- **Excerpted data**:

+++

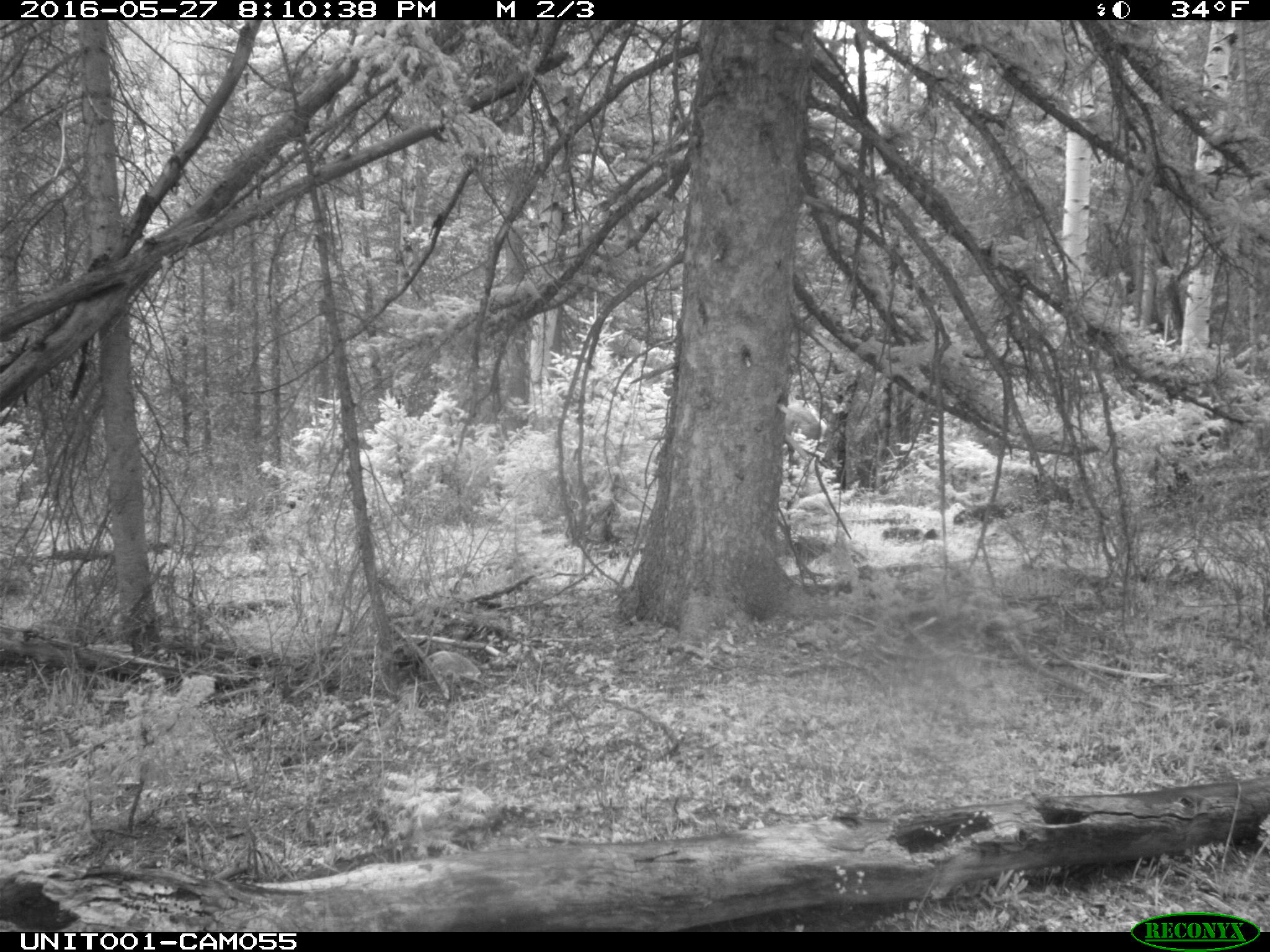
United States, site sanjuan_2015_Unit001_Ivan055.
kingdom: Animalia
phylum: Chordata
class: Mammalia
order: Artiodactyla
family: Cervidae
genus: Cervus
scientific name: Cervus elaphus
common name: red deer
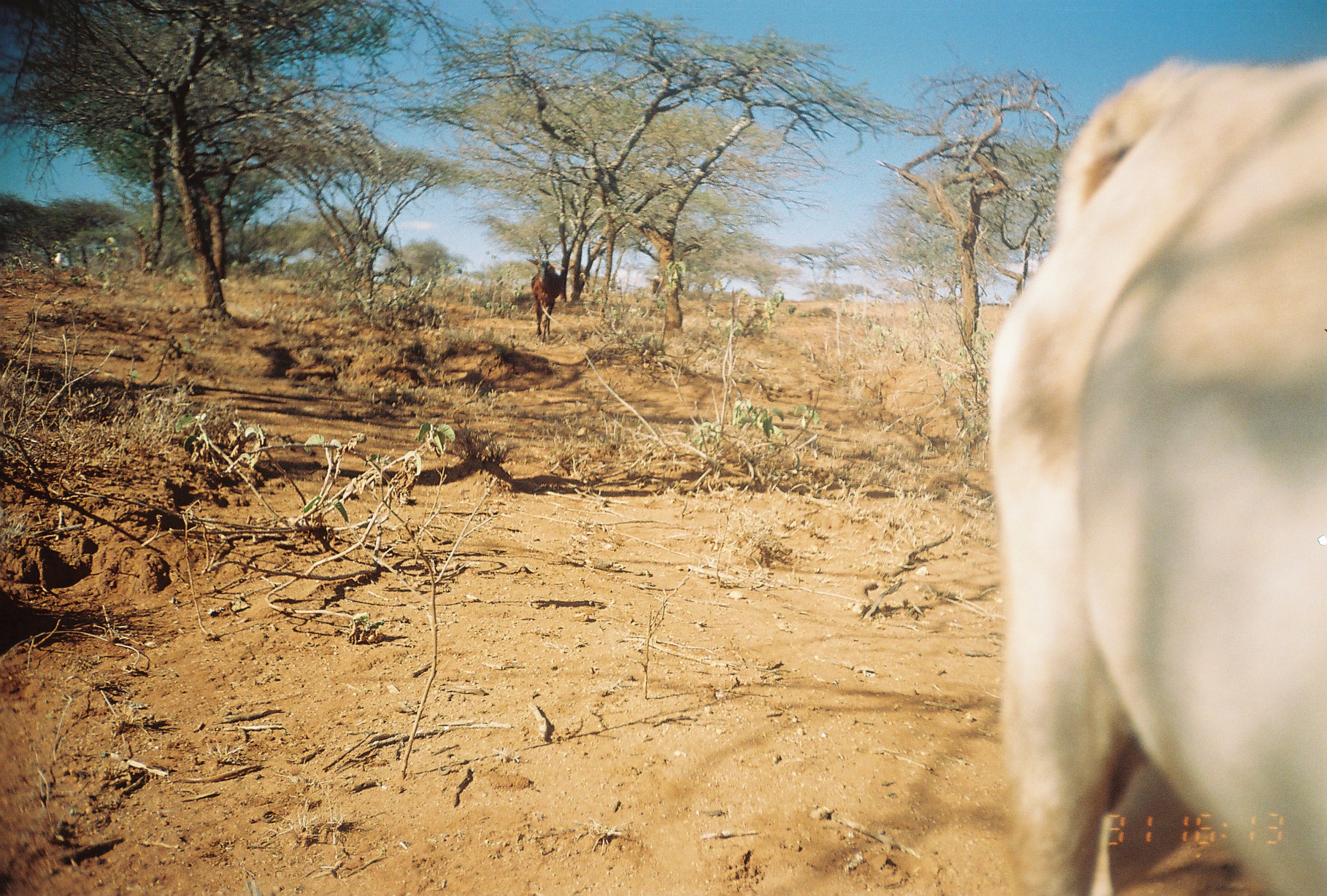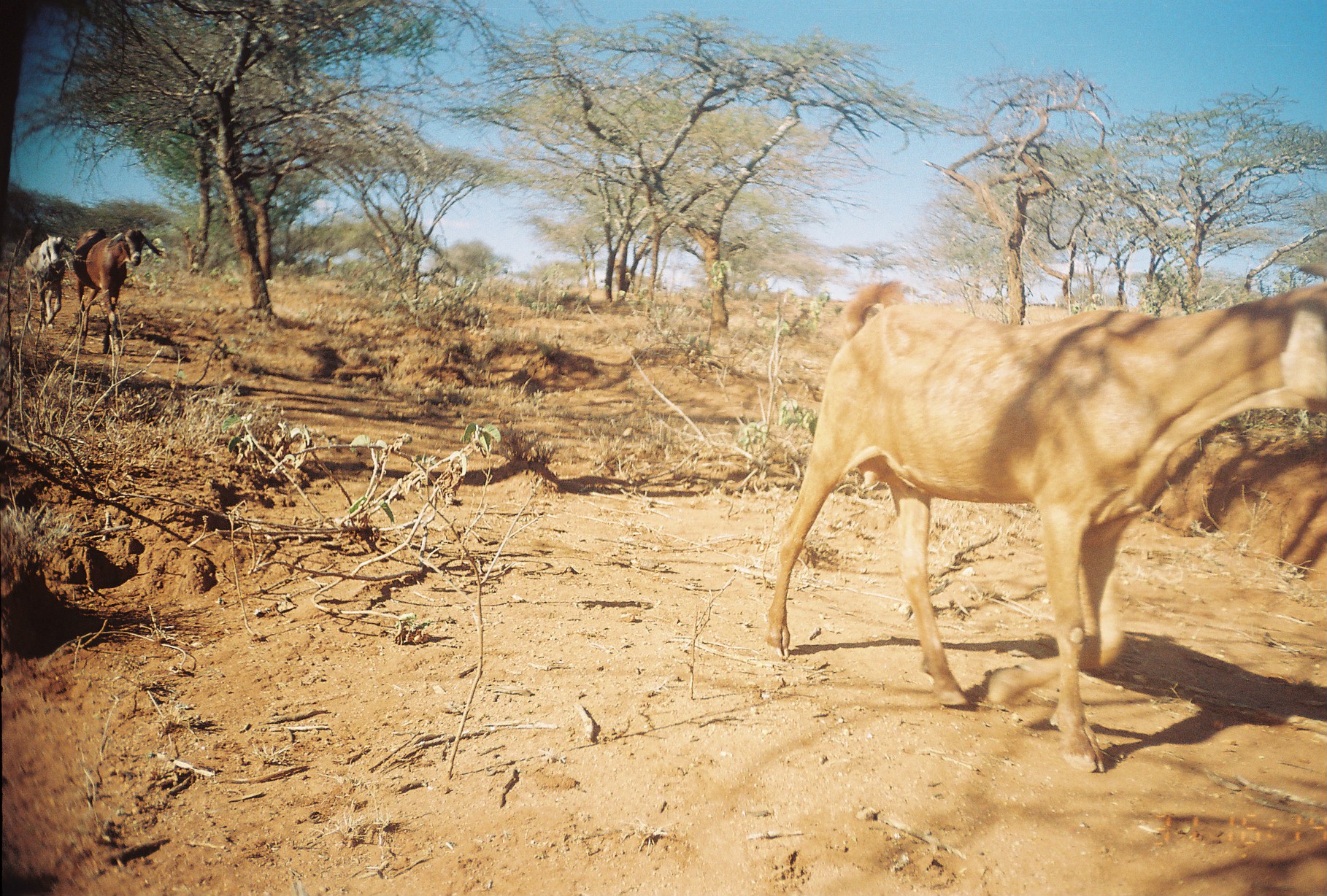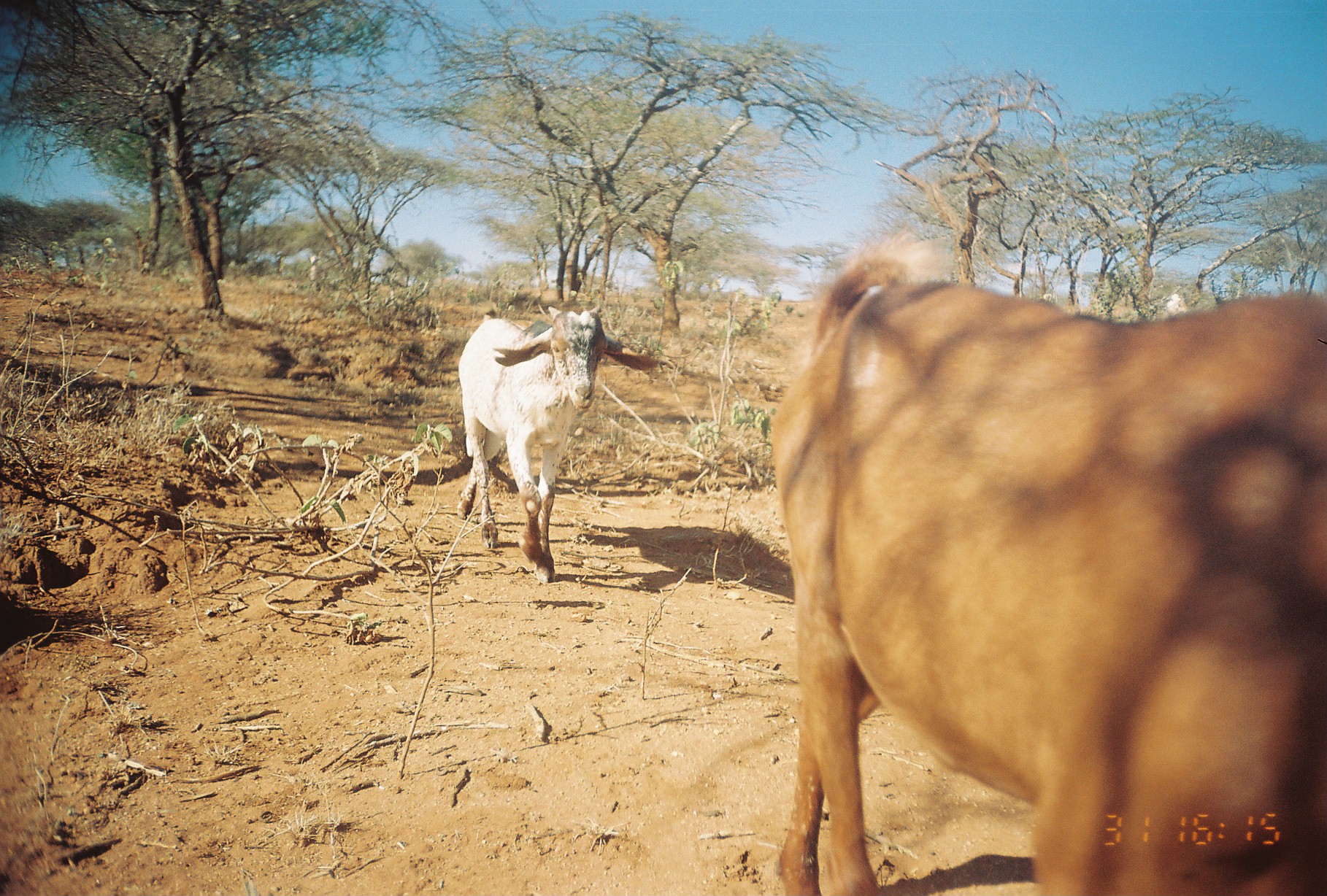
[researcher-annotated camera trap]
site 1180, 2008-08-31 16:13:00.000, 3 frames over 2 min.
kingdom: Animalia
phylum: Chordata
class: Mammalia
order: Artiodactyla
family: Bovidae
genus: Capra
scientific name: Capra aegagrus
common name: wild goat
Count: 3.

+++

- **What needs to be done**:
An exact copy of the entries above is needed, with the pictures removed.

- **Output for this exercise**:
United States, site sanjuan_2015_Unit001_Ivan055.
kingdom: Animalia
phylum: Chordata
class: Mammalia
order: Artiodactyla
family: Cervidae
genus: Cervus
scientific name: Cervus elaphus
common name: red deer
[researcher-annotated camera trap]
site 1180, 2008-08-31 16:13:00.000, 3 frames over 2 min.
kingdom: Animalia
phylum: Chordata
class: Mammalia
order: Artiodactyla
family: Bovidae
genus: Capra
scientific name: Capra aegagrus
common name: wild goat
Count: 3.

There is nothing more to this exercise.